Сам Пастернак с легкостью отмахивается от своего лирического прошлого как от возрастной фазы, которой естественно отступить с течением времени:
Этим объяснением, в силу которого поэтический субъект, осаждаемый, говоря языком Пушкина, «хладными мечтами» и «строгими заботами», теряет вкус к ребячески-беззаботному выковыриванию лирических певучестей из жизни, можно было бы удовлетвориться, если бы не два обстоятельства. Первое — это тот факт, что расставание с лирикой как с преходящим капризом молодости в свою очередь оказалось временным и преходящим. В 1932 году — в десятилетнюю годовщину публикации «Сестры моей жизни» — выходит новая книга лирических стихов Пастернака, большая часть которых была написана в предыдущем году, на волне внезапно и с большой интенсивностью вспыхнувшего лирического творчества. Ее заглавие, «Второе рождение», с почти вызывающей откровенностью противопоставляло себя завершившему «Охранную грамоту» (1931) высоко эмоциональному, насыщенному символическим подтекстом описанию самоубийства Маяковского: «Так это не второе рожденье? Так это смерть?»
Второе обстоятельство — это удивительный параллелизм ситуации с почти идентичным по времени периодом длительного лирического молчания (и тоже на фоне относительно успешной и активной внешней литературной деятельности) Мандельштама, поэта во многом полярно противоположного Пастернаку, но именно в силу этого, в качестве другого полюса русского поэтического модернизма, неотделимого от нашего восприятия стихов последнего.
Можно было бы говорить и о менее бросающихся в глаза, но тоже значимых параллелях этому феномену в творческой эволюции и Цветаевой, с ее серией крупномасштабных поэм, и Ахматовой, и даже Маяковского (в оценке Пастернака, вновь обретшего свой истинный голос лишь в свой «последний год поэта»). Но и бегло сказанного кажется достаточным, чтобы увидеть, что в отношении поэтов поколения 1890-х годов, как и в отношении Пушкина за сто лет до них, проблема выглядит серьезнее, чем пресловутый «поворот лицом к советской действительности», или, в случае Пушкина, «поворот к реализму», о котором каноническая пушкинистика любила толковать, как будто не замечая того, что последовало за этим «поворотом» в лирике 1830-х годов. В связи с этим позволю себе предложить гипотетическое объяснение этого любопытного культурно-исторического феномена: возрождения, и притом возрождения в новом качестве, лирического творчества поэтов поколения 1890-х годов на рубеже 1930-х.

Данные для просмотра
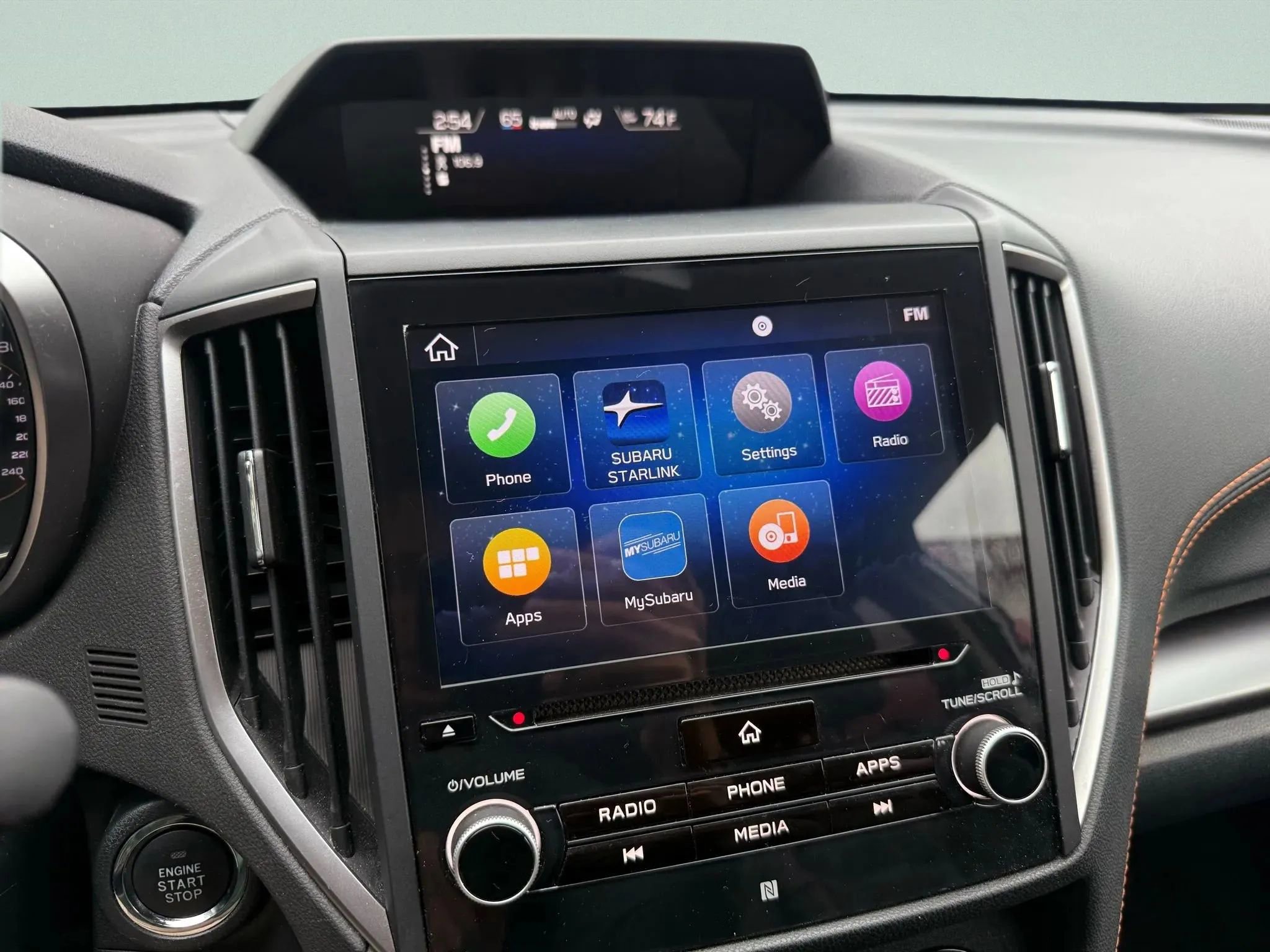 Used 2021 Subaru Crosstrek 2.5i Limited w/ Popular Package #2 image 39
---
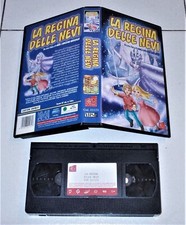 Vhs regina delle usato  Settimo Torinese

Задания
a – Переведите на английский язык предложение из текста о Пастернаке: «Первое — это тот факт, что расставание с лирикой как с преходящим капризом молодости в свою очередь оказалось временным и преходящим».
b – Продолжите текст о Пастернаке, начав сразу после его последнего предложения.
Строки представляют собой самостоятельный материал, не связанный с текстом о Пастернаке.

Ответы
a – The first is the fact that the parting with lyric poetry, as with a passing whim of youth, turned out in its turn to be temporary and passing.

b –
То, что поэзия и Мандельштама, и Пастернака особенно глубоко укоренена в языке, его смысловой и идиоматической фактуре, является тривиально очевидным. Мотивация этой укорененности у двух поэтов могла быть различной, даже противоположной: у Мандельштама она шла от устремления к «мировой культуре», мост к которой перебрасывает коллективная память языка; у Пастернака, напротив, от непрекращающихся попыток прорваться к вещи до пленения ее этой самой культурой — попыток, которые, в силу их сознаваемой недостижимости, вынуждены довольствоваться мимолетным следом, оставляемым «вещью в себе» в идиоматике повседневности. Языковая среда в буквальном смысле служит обоим поэтам средой обитания, воздухом, которым они дышат. В эпоху, когда оба они входили в литературную жизнь ранними книгами стихов, эту творческую экологию составляла жизненная, культурная, дискурсная среда начала века. Когда наконец миновала последовавшая многолетняя серия катастроф, проглянувшая новая действительность оказалась радикально иной: другой уклад общественной и личной жизни, иные человеческие типы, и главное — другой язык, не столько даже в смысле обновления лексикона (тоже достаточно радикального), сколько в силу глубоких сдвигов всего стилевого строя.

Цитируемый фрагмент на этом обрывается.